Polymer-inorganic nanocomposites with systematized structure provide a novel composite material having complementary between the polymer and inorganic materials. A new CoCuFe4O8 spinel ferrite was prepared by a modified citrate auto combustion technique. The formation of the core–shell structure by coating CoCuFe4O8 nanoparticles (NPs) with Polyethylene glycol (PEG) or Polyacrylamide (PAM) was successfully proceeding. The X-ray diffraction analysis shows that the prepared sample crystallizes in a cubic crystal structure with the Fd3m space group. The structural changes are elucidated via diametrical size, lattice parameter, dislocation density and strain.
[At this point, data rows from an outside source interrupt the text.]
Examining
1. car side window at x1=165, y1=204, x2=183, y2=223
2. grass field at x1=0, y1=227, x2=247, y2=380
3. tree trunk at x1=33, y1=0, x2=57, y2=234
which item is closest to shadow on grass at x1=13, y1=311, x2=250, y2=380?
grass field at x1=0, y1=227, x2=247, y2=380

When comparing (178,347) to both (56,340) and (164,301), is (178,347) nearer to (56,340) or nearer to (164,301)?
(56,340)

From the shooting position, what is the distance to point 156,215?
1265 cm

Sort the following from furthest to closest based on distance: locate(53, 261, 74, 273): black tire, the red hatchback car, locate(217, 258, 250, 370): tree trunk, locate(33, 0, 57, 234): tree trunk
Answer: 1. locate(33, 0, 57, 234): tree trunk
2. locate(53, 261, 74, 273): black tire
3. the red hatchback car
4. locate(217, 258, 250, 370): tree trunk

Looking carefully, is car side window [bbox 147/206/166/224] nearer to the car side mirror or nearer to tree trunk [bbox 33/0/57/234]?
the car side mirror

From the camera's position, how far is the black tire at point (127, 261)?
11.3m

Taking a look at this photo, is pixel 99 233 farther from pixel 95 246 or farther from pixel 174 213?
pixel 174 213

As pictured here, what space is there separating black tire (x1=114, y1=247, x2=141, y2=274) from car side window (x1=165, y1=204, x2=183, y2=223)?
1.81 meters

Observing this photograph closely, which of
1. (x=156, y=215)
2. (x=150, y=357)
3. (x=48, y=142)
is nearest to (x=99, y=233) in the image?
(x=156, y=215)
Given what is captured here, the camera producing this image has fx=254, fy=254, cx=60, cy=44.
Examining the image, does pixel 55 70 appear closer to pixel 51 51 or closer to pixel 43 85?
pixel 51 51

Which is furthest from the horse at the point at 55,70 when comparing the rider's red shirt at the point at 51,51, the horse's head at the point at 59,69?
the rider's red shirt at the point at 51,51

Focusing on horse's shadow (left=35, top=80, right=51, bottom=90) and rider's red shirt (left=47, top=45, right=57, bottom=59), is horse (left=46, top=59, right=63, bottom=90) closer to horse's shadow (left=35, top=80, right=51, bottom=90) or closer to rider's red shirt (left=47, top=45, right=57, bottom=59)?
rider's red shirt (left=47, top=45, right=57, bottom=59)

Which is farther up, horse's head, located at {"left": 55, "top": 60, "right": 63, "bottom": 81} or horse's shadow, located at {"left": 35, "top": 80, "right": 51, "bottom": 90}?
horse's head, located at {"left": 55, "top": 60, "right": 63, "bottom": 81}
The obtained data reveals that after coating with PEG/PAM the crystallite size of CoCuFe4O8 spinel ferrite nanoparticles decreases while, the dislocation density increases. The dislocation density provides more energy-friendly locations for nucleation, consequently, the crystallinity deteriorates and the crystal grains become finer. High-Resolution Transmission Electron Microscopy (HRTEM) images ratify that the spinel nanoparticles are embedded in the PEG/PAM matrix forming the core–shell structure. The measurements of the magnetic hysteresis loops assure that all prepared samples exhibit a hard ferrite nature with a coercivity ranging from 1525 to 1512 Oe. The decrease of the magnetic parameters of CoCuFe4O8/PEG-PAM can be explained on the basis of the contribution of the non-magnetic coating layer to the total magnetization. The total magnetic behavior of the nanocomposites can be tuned and tailored depending on the coating layers. Based on the obtained data, the formulated CoCuFe4O8 decorated with PEG-PAM can be recognized as a promising functional material for applications in biomedicine. The enhanced magnetic properties make CoCuFe4O8/PEG-PAM a fitting candidate in the high-density recording.